# Problem description
Below are the records. Gather each line that holds "frames".

# The data

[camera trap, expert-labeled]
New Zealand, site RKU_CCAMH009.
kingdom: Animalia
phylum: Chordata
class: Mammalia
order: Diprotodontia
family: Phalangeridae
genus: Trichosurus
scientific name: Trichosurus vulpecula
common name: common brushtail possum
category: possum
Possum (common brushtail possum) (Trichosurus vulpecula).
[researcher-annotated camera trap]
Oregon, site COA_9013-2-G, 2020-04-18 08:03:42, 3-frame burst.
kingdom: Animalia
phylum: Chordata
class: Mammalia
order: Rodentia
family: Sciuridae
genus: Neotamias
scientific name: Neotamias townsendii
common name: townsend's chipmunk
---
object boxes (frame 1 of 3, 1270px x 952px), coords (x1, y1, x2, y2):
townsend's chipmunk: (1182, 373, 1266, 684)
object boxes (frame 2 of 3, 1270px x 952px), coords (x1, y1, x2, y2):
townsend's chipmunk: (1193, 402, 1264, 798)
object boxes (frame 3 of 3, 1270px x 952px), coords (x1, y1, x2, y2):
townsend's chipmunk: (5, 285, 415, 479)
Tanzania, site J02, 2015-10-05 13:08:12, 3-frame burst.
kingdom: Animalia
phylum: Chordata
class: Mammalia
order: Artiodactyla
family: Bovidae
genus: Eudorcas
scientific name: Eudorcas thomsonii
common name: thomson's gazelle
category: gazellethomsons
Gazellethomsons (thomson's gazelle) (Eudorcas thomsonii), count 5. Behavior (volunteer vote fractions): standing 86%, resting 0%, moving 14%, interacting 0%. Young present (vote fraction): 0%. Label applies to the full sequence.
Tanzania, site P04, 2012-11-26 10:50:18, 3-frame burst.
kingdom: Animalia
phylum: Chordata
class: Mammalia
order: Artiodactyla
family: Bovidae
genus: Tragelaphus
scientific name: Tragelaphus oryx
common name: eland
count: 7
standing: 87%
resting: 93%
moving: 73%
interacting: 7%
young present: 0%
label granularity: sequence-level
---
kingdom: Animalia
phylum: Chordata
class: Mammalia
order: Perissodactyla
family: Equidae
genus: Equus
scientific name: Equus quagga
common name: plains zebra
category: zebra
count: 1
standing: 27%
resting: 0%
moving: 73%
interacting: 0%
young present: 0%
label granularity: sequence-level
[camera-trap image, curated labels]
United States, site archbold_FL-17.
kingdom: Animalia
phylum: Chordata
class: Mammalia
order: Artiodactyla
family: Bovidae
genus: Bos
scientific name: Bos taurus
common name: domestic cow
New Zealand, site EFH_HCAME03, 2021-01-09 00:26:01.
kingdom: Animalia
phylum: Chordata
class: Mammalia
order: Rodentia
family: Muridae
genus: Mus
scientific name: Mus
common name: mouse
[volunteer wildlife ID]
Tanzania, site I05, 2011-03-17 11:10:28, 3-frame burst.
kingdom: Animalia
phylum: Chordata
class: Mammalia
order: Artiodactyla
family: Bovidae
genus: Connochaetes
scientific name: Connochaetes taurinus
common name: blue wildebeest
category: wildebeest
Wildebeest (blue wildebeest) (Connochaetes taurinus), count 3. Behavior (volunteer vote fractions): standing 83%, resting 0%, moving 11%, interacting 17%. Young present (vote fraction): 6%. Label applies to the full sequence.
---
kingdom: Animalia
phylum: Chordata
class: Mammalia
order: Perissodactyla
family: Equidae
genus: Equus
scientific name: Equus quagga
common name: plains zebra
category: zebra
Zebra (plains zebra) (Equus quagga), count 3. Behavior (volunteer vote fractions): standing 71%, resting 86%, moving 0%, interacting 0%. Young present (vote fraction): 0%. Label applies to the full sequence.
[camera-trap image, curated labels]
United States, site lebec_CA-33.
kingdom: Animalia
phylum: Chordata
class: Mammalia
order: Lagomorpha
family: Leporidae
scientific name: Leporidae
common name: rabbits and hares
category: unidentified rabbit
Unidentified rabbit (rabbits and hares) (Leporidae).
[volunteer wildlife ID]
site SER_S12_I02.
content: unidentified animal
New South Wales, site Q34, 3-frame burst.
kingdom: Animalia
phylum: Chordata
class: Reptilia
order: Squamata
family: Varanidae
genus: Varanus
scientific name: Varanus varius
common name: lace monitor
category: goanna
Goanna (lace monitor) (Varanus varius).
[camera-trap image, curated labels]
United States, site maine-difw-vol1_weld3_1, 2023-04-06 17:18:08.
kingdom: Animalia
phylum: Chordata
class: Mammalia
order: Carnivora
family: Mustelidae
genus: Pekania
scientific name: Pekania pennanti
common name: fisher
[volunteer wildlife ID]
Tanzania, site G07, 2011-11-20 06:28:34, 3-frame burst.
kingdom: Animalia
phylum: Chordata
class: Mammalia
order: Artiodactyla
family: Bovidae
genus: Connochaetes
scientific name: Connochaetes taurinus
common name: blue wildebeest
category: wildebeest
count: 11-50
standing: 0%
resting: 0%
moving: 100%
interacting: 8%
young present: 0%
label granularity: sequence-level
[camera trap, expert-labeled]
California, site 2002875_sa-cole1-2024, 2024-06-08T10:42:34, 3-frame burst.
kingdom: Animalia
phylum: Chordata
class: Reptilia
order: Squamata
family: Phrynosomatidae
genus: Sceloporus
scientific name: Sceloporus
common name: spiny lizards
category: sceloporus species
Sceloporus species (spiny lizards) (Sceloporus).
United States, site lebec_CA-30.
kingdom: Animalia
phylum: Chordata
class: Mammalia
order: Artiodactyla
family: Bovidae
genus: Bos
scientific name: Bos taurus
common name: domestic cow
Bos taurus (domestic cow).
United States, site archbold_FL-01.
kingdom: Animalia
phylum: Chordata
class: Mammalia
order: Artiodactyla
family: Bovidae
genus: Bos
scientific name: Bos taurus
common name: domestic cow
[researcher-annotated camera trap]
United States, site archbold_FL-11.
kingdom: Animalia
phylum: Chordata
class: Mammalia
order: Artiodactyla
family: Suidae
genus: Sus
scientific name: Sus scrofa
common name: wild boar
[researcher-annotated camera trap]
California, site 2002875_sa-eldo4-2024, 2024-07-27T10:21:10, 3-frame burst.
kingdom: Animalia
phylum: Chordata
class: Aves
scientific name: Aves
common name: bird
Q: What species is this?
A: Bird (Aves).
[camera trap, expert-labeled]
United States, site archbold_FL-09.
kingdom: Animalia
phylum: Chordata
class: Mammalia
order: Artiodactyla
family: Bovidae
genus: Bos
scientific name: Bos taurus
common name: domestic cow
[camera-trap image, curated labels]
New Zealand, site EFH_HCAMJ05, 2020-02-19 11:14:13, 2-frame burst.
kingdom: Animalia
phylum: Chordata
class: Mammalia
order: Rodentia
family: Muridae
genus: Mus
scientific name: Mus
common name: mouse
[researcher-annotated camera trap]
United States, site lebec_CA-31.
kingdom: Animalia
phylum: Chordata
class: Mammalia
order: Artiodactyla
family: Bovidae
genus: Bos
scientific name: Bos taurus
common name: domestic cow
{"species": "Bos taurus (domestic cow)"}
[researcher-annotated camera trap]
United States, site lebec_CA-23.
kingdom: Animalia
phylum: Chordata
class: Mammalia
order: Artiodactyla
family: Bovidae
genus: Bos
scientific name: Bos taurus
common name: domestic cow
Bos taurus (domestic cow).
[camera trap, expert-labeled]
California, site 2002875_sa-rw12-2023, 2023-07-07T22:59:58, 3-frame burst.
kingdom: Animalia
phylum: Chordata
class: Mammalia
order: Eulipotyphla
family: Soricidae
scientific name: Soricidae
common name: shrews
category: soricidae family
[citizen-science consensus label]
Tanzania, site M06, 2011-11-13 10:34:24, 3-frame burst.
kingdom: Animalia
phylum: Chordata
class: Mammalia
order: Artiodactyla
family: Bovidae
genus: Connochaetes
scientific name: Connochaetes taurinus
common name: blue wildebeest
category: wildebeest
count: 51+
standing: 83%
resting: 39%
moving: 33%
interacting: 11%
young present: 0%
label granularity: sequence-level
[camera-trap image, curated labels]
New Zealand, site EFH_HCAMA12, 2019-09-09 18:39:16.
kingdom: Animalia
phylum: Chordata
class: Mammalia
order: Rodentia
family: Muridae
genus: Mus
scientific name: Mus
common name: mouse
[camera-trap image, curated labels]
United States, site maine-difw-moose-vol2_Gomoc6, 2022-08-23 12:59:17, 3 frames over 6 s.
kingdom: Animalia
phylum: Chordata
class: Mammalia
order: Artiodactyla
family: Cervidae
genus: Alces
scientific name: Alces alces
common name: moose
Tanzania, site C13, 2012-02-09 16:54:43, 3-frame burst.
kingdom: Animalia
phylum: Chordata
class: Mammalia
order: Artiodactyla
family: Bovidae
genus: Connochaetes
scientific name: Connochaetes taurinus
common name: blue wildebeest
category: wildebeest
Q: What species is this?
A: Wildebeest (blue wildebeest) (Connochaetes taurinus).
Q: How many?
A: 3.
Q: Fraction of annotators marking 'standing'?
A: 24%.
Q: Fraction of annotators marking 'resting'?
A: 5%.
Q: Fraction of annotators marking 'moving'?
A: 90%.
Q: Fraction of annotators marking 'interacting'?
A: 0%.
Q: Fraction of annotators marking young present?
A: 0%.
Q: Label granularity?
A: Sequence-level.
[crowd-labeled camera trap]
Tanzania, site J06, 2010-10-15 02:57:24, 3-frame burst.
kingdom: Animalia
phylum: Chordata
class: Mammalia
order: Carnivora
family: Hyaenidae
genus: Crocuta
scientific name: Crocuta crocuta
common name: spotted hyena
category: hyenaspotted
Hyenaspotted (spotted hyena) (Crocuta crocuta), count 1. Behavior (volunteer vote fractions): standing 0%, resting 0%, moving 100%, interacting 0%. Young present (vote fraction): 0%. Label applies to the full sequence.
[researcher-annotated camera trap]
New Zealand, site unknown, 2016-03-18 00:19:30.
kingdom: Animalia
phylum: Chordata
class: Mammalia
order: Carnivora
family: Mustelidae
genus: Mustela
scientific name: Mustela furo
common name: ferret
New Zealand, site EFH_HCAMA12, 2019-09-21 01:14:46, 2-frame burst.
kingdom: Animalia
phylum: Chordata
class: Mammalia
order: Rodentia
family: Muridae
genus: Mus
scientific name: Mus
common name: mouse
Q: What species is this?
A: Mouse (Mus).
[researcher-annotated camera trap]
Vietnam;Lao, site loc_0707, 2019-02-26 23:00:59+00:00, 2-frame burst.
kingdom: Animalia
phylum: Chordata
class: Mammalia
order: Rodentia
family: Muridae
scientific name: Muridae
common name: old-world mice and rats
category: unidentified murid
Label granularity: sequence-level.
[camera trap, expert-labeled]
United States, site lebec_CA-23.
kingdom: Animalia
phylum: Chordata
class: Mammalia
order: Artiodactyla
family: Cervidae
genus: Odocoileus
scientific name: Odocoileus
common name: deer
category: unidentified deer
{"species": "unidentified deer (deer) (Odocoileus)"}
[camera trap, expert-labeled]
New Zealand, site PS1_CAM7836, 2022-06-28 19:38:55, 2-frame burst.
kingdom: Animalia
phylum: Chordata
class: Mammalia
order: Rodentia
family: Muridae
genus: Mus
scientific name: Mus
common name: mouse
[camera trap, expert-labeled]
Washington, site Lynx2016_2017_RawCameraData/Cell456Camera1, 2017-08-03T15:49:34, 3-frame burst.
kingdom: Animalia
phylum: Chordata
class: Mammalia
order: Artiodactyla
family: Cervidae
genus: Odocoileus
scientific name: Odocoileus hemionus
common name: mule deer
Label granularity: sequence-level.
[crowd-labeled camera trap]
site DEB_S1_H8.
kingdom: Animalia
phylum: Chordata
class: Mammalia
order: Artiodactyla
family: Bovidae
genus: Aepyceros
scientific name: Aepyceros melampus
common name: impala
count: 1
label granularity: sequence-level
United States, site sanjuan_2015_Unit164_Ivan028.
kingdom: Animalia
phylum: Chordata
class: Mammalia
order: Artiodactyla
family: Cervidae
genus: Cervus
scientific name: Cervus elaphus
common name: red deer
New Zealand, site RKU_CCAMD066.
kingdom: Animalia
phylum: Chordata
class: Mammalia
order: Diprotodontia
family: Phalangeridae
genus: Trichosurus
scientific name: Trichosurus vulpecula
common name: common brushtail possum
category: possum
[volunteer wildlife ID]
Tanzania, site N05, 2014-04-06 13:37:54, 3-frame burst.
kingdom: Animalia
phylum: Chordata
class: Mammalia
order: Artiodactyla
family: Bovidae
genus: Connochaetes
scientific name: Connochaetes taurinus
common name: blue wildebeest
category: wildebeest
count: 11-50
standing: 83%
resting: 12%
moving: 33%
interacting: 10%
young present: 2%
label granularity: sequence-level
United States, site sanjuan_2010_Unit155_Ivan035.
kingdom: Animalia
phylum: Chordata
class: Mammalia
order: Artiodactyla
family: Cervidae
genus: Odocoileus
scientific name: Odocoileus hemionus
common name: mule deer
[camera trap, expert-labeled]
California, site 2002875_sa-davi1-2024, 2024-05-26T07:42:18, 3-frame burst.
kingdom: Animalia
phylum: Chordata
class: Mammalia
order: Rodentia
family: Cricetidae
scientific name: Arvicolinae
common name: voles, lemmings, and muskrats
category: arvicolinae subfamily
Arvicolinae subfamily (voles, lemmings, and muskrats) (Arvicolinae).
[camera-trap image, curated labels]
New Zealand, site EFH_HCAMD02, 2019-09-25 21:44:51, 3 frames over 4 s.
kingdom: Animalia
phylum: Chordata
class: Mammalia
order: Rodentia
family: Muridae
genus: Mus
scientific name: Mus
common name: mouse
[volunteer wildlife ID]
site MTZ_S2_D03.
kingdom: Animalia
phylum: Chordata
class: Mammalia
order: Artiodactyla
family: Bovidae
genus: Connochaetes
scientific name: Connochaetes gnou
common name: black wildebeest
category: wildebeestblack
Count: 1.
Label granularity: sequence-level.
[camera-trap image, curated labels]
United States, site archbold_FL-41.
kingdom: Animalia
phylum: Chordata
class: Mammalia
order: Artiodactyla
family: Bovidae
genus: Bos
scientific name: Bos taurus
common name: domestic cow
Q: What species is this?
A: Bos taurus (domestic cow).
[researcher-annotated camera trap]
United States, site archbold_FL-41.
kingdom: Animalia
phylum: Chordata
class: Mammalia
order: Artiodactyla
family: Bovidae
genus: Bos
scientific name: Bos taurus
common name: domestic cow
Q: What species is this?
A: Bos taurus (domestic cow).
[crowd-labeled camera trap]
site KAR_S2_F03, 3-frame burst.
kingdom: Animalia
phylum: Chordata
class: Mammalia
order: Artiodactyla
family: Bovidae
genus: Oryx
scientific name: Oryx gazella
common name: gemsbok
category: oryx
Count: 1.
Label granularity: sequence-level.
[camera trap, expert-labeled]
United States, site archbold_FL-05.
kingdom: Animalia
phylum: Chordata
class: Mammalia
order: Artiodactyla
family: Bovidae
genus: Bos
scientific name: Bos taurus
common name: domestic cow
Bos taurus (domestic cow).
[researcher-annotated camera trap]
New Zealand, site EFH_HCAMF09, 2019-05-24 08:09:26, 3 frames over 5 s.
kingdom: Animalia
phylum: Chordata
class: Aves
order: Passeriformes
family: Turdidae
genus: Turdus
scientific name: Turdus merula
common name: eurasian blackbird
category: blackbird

# Exercise output
United States, site maine-difw-moose-vol2_Gomoc6, 2022-08-23 12:59:17, 3 frames over 6 s.
New Zealand, site EFH_HCAMD02, 2019-09-25 21:44:51, 3 frames over 4 s.
New Zealand, site EFH_HCAMF09, 2019-05-24 08:09:26, 3 frames over 5 s.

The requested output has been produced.